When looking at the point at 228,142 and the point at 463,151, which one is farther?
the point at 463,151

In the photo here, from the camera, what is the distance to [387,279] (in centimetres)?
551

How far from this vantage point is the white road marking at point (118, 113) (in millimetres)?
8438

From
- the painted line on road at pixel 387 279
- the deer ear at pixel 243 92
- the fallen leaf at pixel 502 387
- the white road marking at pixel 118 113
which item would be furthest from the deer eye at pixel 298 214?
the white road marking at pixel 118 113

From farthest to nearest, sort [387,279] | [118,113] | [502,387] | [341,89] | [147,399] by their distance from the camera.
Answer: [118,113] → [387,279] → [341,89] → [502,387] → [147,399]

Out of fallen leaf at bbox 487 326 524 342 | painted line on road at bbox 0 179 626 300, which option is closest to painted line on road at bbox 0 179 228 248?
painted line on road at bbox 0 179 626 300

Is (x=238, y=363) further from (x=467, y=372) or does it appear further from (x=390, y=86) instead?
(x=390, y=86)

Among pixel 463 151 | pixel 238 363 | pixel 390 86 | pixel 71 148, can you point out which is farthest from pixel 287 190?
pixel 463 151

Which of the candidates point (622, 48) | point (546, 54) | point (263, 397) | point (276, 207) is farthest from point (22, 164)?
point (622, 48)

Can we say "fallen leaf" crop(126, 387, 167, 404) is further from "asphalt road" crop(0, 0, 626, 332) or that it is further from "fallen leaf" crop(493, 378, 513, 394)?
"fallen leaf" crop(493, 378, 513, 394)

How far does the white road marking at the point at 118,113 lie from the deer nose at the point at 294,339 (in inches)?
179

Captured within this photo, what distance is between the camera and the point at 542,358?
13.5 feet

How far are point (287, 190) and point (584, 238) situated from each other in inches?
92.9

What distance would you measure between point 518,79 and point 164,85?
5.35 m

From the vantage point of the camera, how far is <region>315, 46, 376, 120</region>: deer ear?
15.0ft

* * *

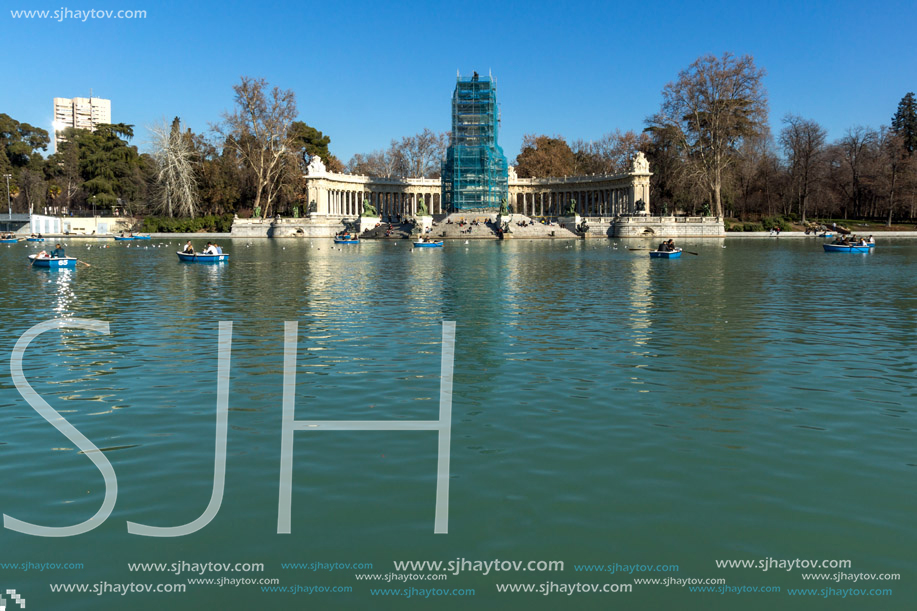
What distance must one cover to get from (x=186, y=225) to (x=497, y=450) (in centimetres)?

[WHAT IS EXPECTED]:
How many lines in the entries above contain the word "distance"? Reply with the number alone.

[THE ANSWER]:
5